■ Provided passage ■
Which ones? I'd be surprised if either of classic MacOS or BeOS didn't have the display layer in the kernel; Solaris had it in userspace but was pretty slow; BSD was still tangled in lawsuits and Linux barely existed.

> BSD was still tangled in lawsuits and Linux barely existed.

Yea, but they seemed fast enough with rendering fonts in the userspace (xfstt). Which is what I thought we were talking about.

> Yea, but they seemed fast enough with rendering fonts in the userspace (xfstt).

I don't remember there being enough GUI applications around on Linux/BSD to be able to talk about whether font rendering was fast or slow. Anything that used motif was slow, netscape was very slow. xterm was fast but fixed-font.

Classic MacOS can't really be said to have a kernel, as it had no privilege separation and no security whatsoever; user applications ran with full access to the hardware, and used cooperative multitasking instead of being preemptable. The QuickDraw routines were in ROM but the only difference that made is you had to modify a jump table instead of being able to overwrite them directly.

■ Dataset ■
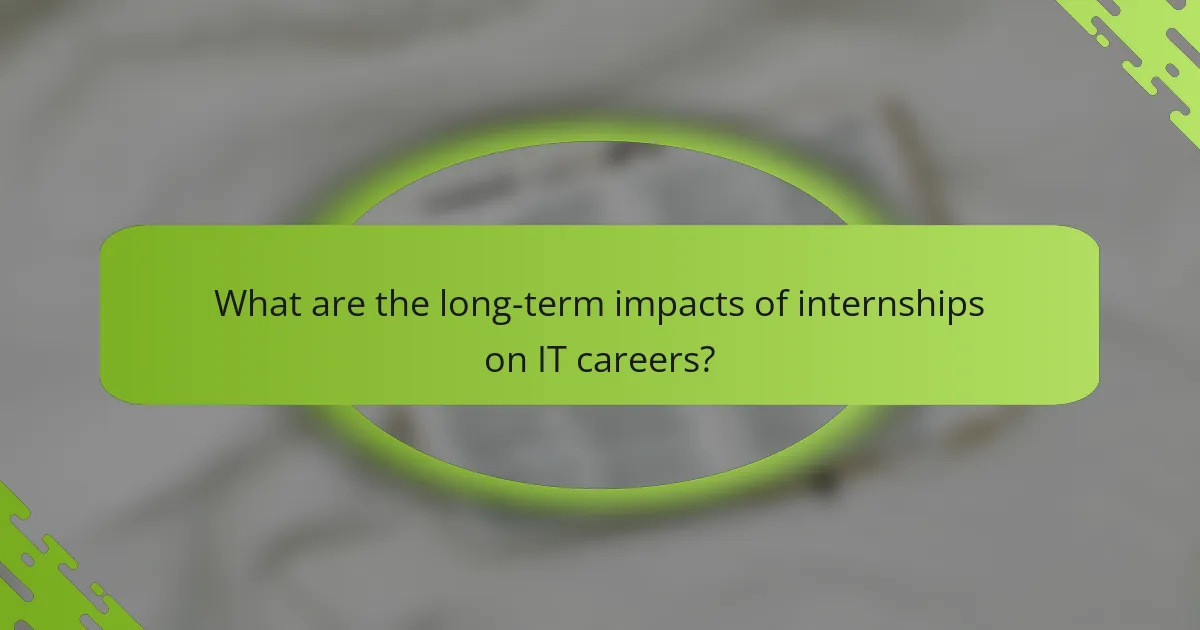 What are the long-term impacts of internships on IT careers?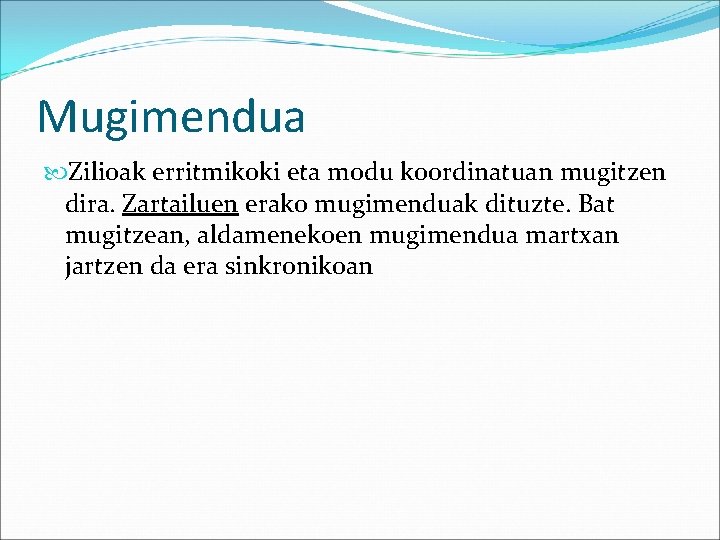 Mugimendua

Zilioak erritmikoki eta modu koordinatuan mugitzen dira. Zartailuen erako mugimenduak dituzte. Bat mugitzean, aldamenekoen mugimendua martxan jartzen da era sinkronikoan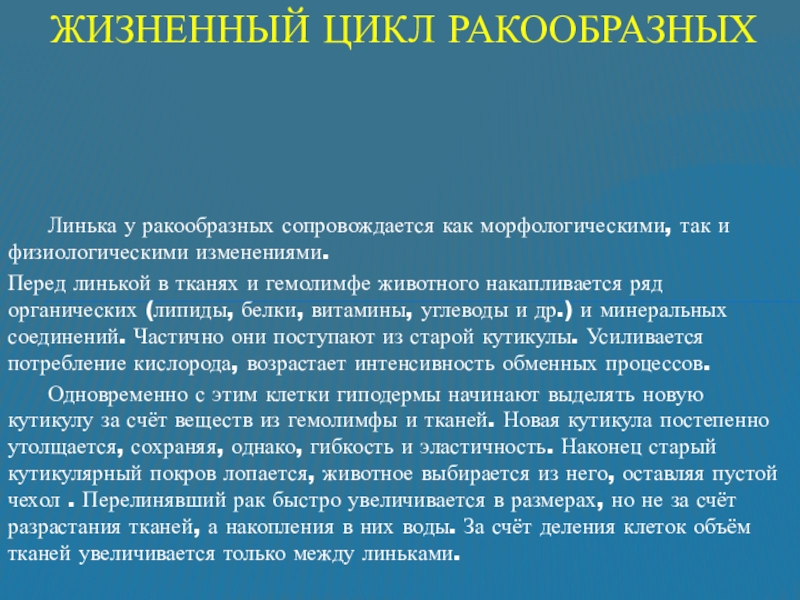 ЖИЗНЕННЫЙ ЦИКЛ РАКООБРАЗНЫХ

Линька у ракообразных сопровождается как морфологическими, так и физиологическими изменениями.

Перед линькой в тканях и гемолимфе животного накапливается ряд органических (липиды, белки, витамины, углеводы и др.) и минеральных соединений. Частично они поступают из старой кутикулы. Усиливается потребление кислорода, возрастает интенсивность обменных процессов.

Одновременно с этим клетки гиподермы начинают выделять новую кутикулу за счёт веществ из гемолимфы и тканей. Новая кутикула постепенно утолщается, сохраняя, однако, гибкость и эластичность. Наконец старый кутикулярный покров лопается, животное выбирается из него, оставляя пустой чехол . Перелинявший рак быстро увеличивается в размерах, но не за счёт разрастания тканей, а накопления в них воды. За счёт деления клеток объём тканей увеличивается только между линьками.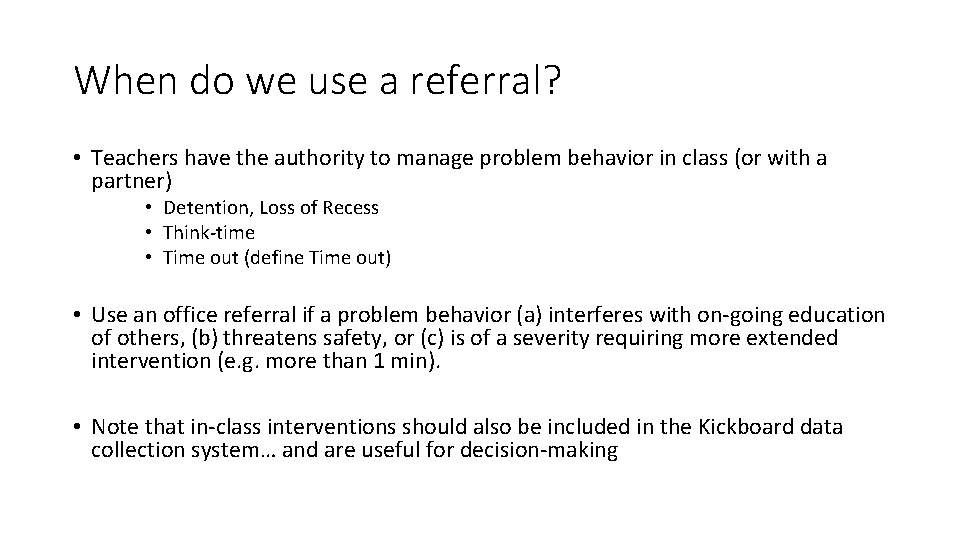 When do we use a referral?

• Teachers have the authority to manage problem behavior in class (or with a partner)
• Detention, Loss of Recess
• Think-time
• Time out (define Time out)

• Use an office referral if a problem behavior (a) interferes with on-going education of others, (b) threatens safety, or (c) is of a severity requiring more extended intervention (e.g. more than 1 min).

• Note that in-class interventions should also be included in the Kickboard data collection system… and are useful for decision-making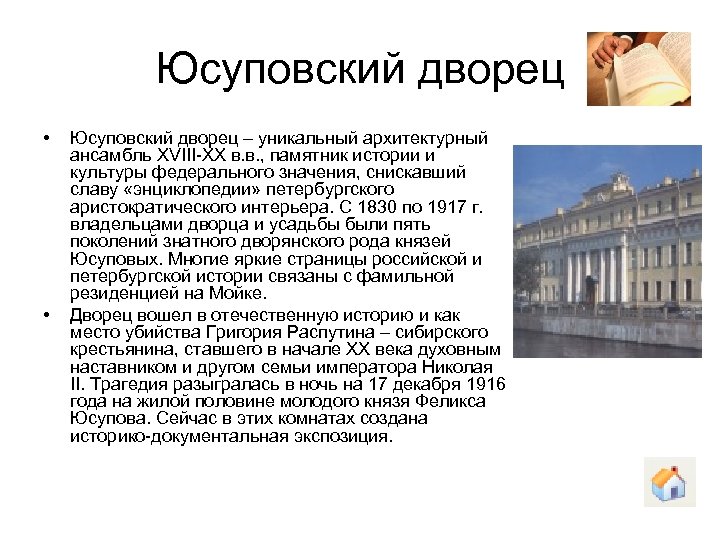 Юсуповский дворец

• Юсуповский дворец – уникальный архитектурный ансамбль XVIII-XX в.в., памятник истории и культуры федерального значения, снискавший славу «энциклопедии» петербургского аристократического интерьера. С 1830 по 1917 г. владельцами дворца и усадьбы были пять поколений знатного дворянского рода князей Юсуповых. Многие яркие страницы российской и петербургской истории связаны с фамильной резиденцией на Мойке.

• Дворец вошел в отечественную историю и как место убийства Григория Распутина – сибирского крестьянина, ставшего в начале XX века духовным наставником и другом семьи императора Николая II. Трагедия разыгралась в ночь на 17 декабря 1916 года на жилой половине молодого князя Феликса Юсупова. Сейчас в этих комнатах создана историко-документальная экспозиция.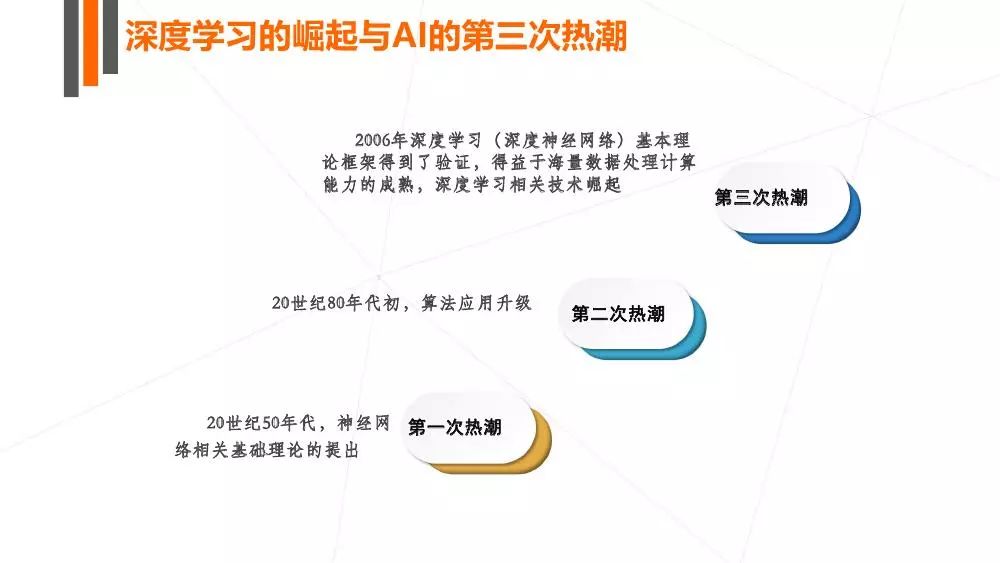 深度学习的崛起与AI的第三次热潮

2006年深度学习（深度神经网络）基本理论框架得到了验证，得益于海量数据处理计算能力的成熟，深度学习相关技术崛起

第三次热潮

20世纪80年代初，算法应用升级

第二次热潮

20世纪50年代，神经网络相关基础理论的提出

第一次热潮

■ What this exercise asks ■
• A. Answer the following from the thread on early operating system display layers:
(i) Which program is named as rendering fonts in userspace on Linux and BSD?
(ii) What limitation of xterm is mentioned?
(iii) Where were the QuickDraw routines stored in classic MacOS?
• B. Resume the thread on early operating system display layers from its final sentence, keeping its tone.

■ Responses per task ■
• A.
(i) xfstt
(ii) It was fixed-font.
(iii) In ROM

• B.
(All of the above supports your point; it's just that the Mac went further than you implied.)

The most amusing part of this was in NT 3.x they made a big deal about everything not being in the kernel in all their marketing vs Netware where a bad NLM could crash a Netware server.

Happy to hear they've got it sandboxed further than just "user mode". Whenever I hear fussing about code running in userland vs kernel I think of this comic: https://m.xkcd.com/1200/

Non-mobile link:


Note that this is only the case for untrusted fonts. Trusted fonts stayed in the kernel, which suggests that Microsoft still does believe the performance reasons are valid.

Oh, I didn't know that! I haven't used Windows in any serious capacity since 7, so that's refreshing to hear.

Wasn't NotPetya spread via SMB?

That was AFAIK WannaCry

Also Petya/NotPetya. And it used NSA's EternalBlue, too.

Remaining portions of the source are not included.